I'm posting this just to simplify suggested solution by @OlivierMelançon and @se7entyse7en: no overhead by import functools and wrapping.

import threading

lock = threading.Lock()

class SingletonOptmizedOptmized(type):
    _instances = {}
    def __call__(cls, *args, **kwargs):
        if cls not in cls._instances:
            with lock:
                if cls not in cls._instances:
                    cls._instances[cls] = super(SingletonOptmizedOptmized, cls).__call__(*args, **kwargs)
        return cls._instances[cls]

class SingletonClassOptmizedOptmized(metaclass=SingletonOptmizedOptmized):
    pass

Difference:

>>> timeit('SingletonClass()', globals=globals(), number=1000000)
0.4635776
>>> timeit('SingletonClassOptmizedOptmized()', globals=globals(), number=1000000)
0.192263300000036

If you're concerned about performance you could improve the solution of the accepted answer by using the check-lock-check pattern to minimize locking acquisition:

class SingletonOptmized(type):
    _instances = {}

    def __call__(cls, *args, **kwargs):
        if cls not in cls._instances:
            cls._locked_call(*args, **kwargs)
        return cls._instances[cls]

    @synchronized(lock)
    def _locked_call(cls, *args, **kwargs):
        if cls not in cls._instances:
            cls._instances[cls] = super(SingletonOptmized, cls).__call__(*args, **kwargs)

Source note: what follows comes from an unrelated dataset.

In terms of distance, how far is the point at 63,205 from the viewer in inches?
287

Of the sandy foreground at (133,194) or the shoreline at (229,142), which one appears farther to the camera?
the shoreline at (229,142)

class SingletonClassOptmized(metaclass=SingletonOptmized):
    pass

Here's the difference:

In [9]: %timeit SingletonClass()
488 ns ± 4.67 ns per loop (mean ± std. dev. of 7 runs, 1000000 loops each)

In [10]: %timeit SingletonClassOptmized()
204 ns ± 4 ns per loop (mean ± std. dev. of 7 runs, 1000000 loops each)

I suggest you choose a better singleton implementation. The metaclass-based implementation is the most frequently used.

As for for thread-safety, neither your approach nor any of the ones suggested in the above link are thread safe: it is always possible that a thread reads that there is no existing instance and starts creating one, but another thread does the same before the first instance was stored.

You can use a with lock controller to protect the __call__ method of a metaclass-based singleton class with a lock.

import threading

lock = threading.Lock()

class Singleton(type):
    _instances = {}

    def __call__(cls, *args, **kwargs):
        if cls not in cls._instances:
            with lock:
                if cls not in cls._instances:
                    cls._instances[cls] = super(Singleton, cls).__call__(*args, **kwargs)
        return cls._instances[cls]


class SingletonClass(metaclass=Singleton):
    pass

As suggested by se7entyse7en, you can use a check-lock-check pattern. Since singletons are only created once, your only concern is that the creation of the initial instance must be locked. Although once this is done, retrieving the instance requires no lock at all. For that reason we accept the duplication of the check on the first call so that all further call do not even need to acquire the lock.